The Funnest Shirt at the Party
By Kevin Assam
The party’s best should be designed by the funnest guy in the room. With a gregarious glint, Schuyler Brown relates the mostly true stories behind his quirky designs. Before Seaplane’s online-only 2011 launch, Schuyler sold BMWs and had ground the NYC ad scene. After two successful retail ventures in Palm Springs (2017) and Provincetown (2018), in January 2019 Seaplane opened at 910 Duval Street in Key West, FL. Schuyler opens up about the stories behind these prints, the business of fashion, and travails along the way.
Kevin Assam: How does Seaplane secure these prints?
Schuyler Brown: With two decades of experience I’ve realized that in wholesale, more yardage is always milled than the manufacturer actually uses. After these units are cut, fabulous remnants can languish for years. I acquire these remnants. If I find 200 yards, for example, we can make 50 numbered, collectible shirts in the USA and sell them direct.
Because Seaplane is the manufacturer we offer high-value prices at retail. Unlike wholesale manufacturers, my shirts are available, always at the same price, and only through Seaplane’s physical stores and website. There is no way to disintermediate us. If a customer likes a shirt, given there are only a few pieces in their size, there’s justification to buy now.
KA: Why Key West?
SB: Seaplane customers love far-flung places where they can freely express themselves. Like Palm Springs and Provincetown, Key West has long been a refuge for artists and creative minds. In the two months before closing the deal for 910 Duval, we visited five times, sitting at different locations, counting potential customers, asking who they were and how they got here. Thanks to Key West’s zany culture we’ve gathered a base whose support is essential. That’s what’s most rewarding about our work: like-minded people identify each other through our prints.

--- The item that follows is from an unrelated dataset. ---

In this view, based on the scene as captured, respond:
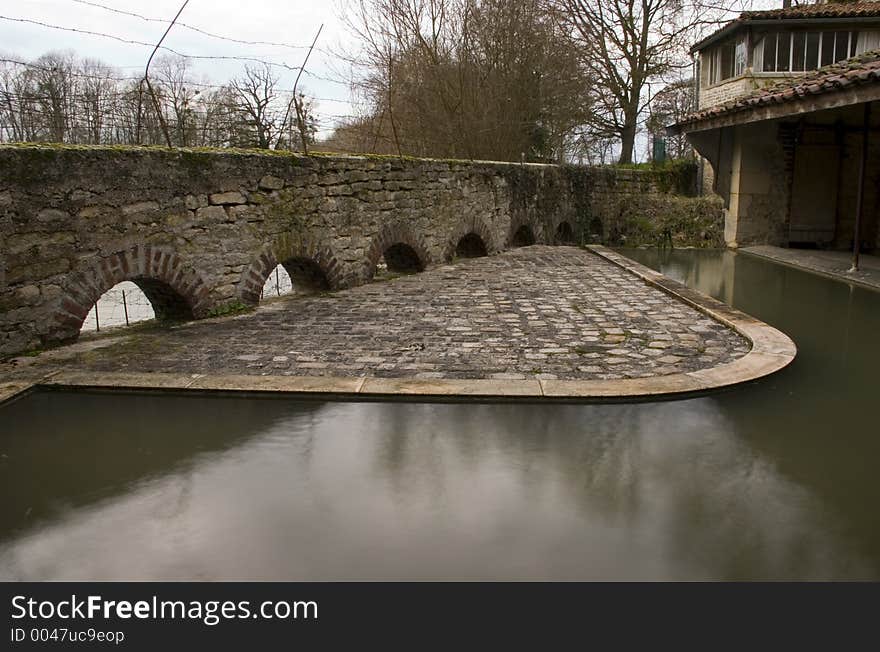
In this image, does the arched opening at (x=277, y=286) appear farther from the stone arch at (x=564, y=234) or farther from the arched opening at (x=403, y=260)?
the stone arch at (x=564, y=234)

KA: Each print has a unique design and narrative. What’s your most outrageous shirt story?
SB: Growing up in 70s Greenwich, my best friend Courtney kept Cornish Hens as pets. Everyday we went to her house where her drunk mom gave us cookies. One day we left the garage door open and the chickens got inside. Her mom withheld any cookies till we chased the chickens out. I accidentally slammed the door on Matilda, the family’s favorite hen. Matilda started backflipping. Courtney screamed. Her mom ventured out to investigate before mercy-snapping Matilda’s neck. We held a funeral. They made me say [a Jewish] prayer. I’m a non-practicing Jew. I don’t know any prayers. That night a fox unfortunately dug up Matilda. This inspired the design Cornish Hen – a shirt great for temple, too.
KA: Why buy your shirt as opposed to a nice meal for two?
SB: Seaplane shirts are an invitation to chat. Our colors create connections between people who would not otherwise speak to one another, which is increasingly important in these divisive times. Nearly every day customers write in to say, “I’ve never in my life received so many compliments as when I wear Seaplane shirts.” But what they’re really saying is that when folks see our bright, happy designs, they think, “I can chat with that person because they look friendly.” People intuitively understand Seaplane’s inclusive message.
KA: Does the business of fashion defy logic?
SB: In 2002, when I quit a six-figure advertising gig to create my first apparel company, I felt an irresistible urge to actually create a brand. I could not tolerate one more unproductive, vacuous meeting. I chose apparel because I could affordably develop the product. Clothes offer a strong palette in which to paint a brand story. I’ll always remember my sensible friend Betsy warning to me, “You’re going to have to sell a lot of shirts to net your current salary.”
With thousands of tiny brands fighting for orders, very few survive. Common sense would dictate we quit before we ever got started. Every day requires self-delusion. What makes me think Seaplane could survive where so many others fail? Just this fall, after eight years of mammoth effort building the company, we almost collapsed after missteps in Boca Raton, FL (moved lock, stock, and barrel to Key West, FL) and downtown Palm Springs, CA. With that, Key West appears to be working is of incalculable relief.
KA: Your designs range from romantic florals to zany fish prints. Personally, are you more of a romantic or a kook?
SB: Definitely kooky. If I can make life more zany everyday my artistic calling will be satisfied. I’m iconoclastic in my thinking, unafraid to speak my mind, and don’t remember a time when I was satisfied by American pop culture that I view largely as a delivery mechanism for Doritos. As a teenager I identified with the contrarian, visually daring aesthetic of Jean-Jacques Beineix’s films like Diva and Betty Blue, or Delicatessen by Jean-Pierre Jeunet and Marc Caro. What a strange proto-queer I was then.